Vuelvo de nuevo la mirada a lo alto, y me estremezco de nuevo. Las estrellas se alejan levemente, acompasadas y simétricas, rasgando el oscuro firmamento y empapándose del rojo hemorrágico de su entraña. Y de pronto comprendo que ese exilio infrarrojo al que se condenan todas ellas, dejando ese pozo negro y compacto a mis pies, en que todo es posible sin poder ser elucidado, no se debe a que sea heliocéntrico, ni geocéntrico, ni explicable por cualquier astro, nebulosa o espacio circundante: ¡es Ronda! ¡Es ella! ¡Ella es el puñetero centro del Universo!

(continuará en “ARUNDA”)

Posdata musical: No tengo intención de hacer negocio con mi blog, solamente es para aquel que desee visitarlo. Quede claro que la música la pongo porque es una necesidad de todo melómano comunicar ese gusto a los demás. Son extractos de grandes obras, que pertenecen a grandes discos, que yo he comprado en CD (creo en que el creador ha de ser recompensado) y además te animo a que tú también lo compres. Por eso te digo que la primera es una fundición que he hecho del Rondeña de Albéniz, al inicio en su versión orquestada por Carlos Surinach y el resto al piano a cargo de Rafael Orozco. La segunda es la séptima canción de Canciones y Danzas de Federico Mompou, interpretada por Artur Pizarro.

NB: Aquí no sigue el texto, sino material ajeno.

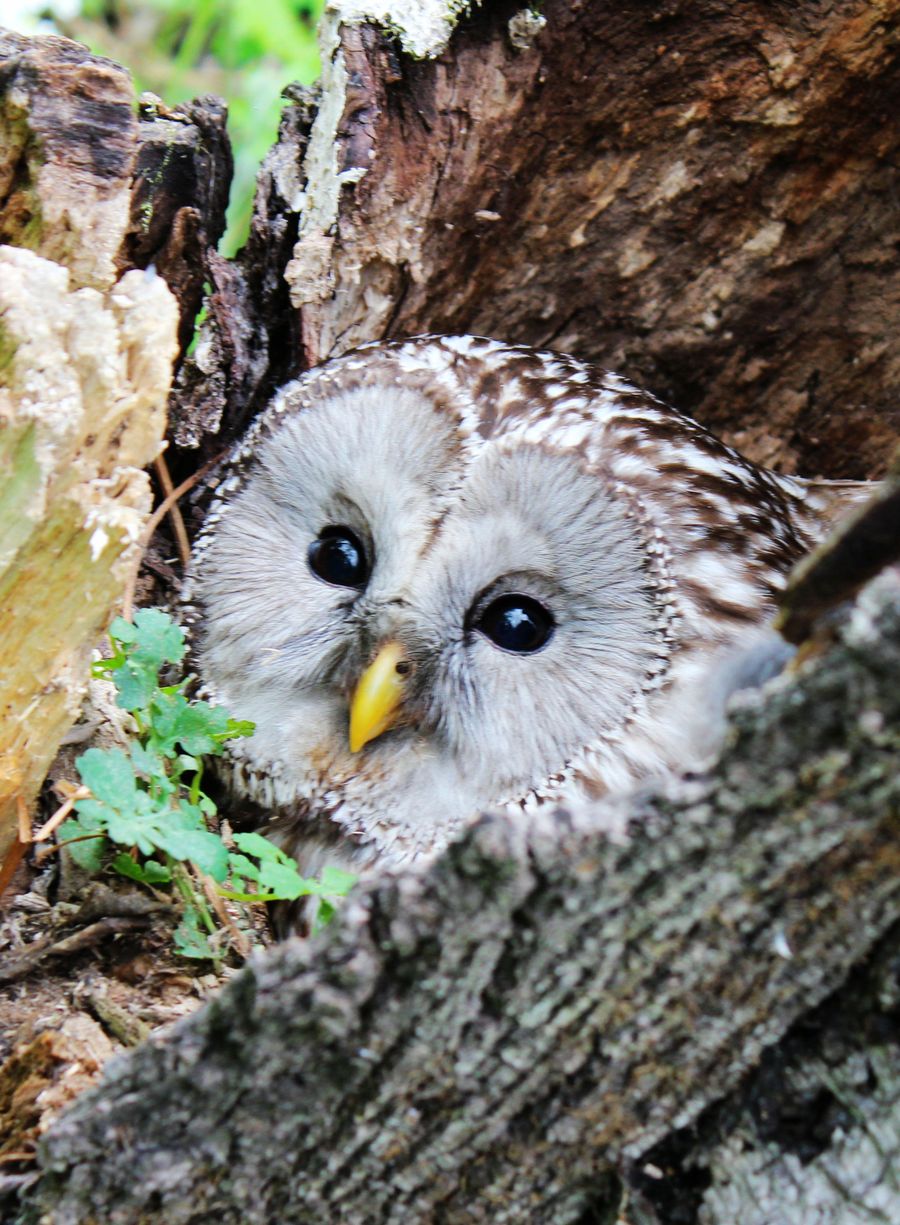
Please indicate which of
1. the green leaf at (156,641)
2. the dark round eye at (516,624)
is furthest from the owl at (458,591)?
the green leaf at (156,641)

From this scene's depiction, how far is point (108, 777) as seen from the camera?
4.77 feet

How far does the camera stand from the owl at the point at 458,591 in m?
1.82

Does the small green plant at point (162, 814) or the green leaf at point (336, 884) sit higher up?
the green leaf at point (336, 884)

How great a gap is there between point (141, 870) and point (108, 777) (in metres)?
0.20

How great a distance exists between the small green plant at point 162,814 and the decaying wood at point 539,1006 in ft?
1.19

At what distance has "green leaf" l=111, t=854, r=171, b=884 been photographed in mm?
1594

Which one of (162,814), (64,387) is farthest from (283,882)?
(64,387)

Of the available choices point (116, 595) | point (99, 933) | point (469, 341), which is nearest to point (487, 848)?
point (116, 595)

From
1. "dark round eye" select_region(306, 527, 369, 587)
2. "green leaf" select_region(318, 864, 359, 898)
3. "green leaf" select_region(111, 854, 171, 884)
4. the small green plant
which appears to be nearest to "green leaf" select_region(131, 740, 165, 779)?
the small green plant

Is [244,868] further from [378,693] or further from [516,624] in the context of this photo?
[516,624]

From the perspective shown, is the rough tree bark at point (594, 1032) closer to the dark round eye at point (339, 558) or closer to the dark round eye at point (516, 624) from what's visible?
the dark round eye at point (339, 558)

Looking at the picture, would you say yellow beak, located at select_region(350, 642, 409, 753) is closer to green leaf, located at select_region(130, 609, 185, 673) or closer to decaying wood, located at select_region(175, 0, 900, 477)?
green leaf, located at select_region(130, 609, 185, 673)

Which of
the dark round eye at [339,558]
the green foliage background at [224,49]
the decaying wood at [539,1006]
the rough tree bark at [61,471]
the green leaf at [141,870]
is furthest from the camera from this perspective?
the green foliage background at [224,49]

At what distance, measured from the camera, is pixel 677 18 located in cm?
227
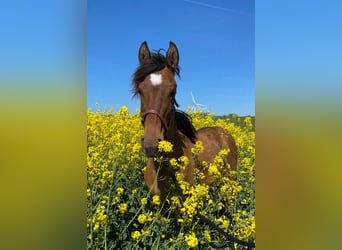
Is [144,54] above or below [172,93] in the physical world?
above

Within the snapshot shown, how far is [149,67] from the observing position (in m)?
1.50

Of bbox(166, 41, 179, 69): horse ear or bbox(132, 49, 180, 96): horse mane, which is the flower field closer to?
bbox(132, 49, 180, 96): horse mane

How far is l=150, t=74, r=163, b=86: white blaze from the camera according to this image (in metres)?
1.47

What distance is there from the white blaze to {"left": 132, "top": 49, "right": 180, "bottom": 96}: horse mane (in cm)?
4

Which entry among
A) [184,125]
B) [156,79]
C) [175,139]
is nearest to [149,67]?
[156,79]

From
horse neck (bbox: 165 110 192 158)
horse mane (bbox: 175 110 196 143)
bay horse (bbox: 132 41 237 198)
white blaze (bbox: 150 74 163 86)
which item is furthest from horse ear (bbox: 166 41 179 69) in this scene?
horse mane (bbox: 175 110 196 143)

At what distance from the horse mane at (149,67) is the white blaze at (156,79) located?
4 centimetres

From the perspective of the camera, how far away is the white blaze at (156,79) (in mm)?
1475

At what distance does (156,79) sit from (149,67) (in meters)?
0.09

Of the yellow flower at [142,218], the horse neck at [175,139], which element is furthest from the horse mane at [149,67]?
the yellow flower at [142,218]

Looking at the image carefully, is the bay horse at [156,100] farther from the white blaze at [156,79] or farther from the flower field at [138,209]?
the flower field at [138,209]

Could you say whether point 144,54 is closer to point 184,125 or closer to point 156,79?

Y la última Alborada, de Albéniz, por Miguel Baselga. Esta última muy sugerente, porque la luz de la alborada y del anochecer son casi coincidentes. Disfrútala y amplia tus horizontes musicales.



Comentarios

  1. Texto que emociona. Imágenes y música maravillosas. He vuelto a mi adolescencia. Felicidades, Rodrigo. Un lujo de blog.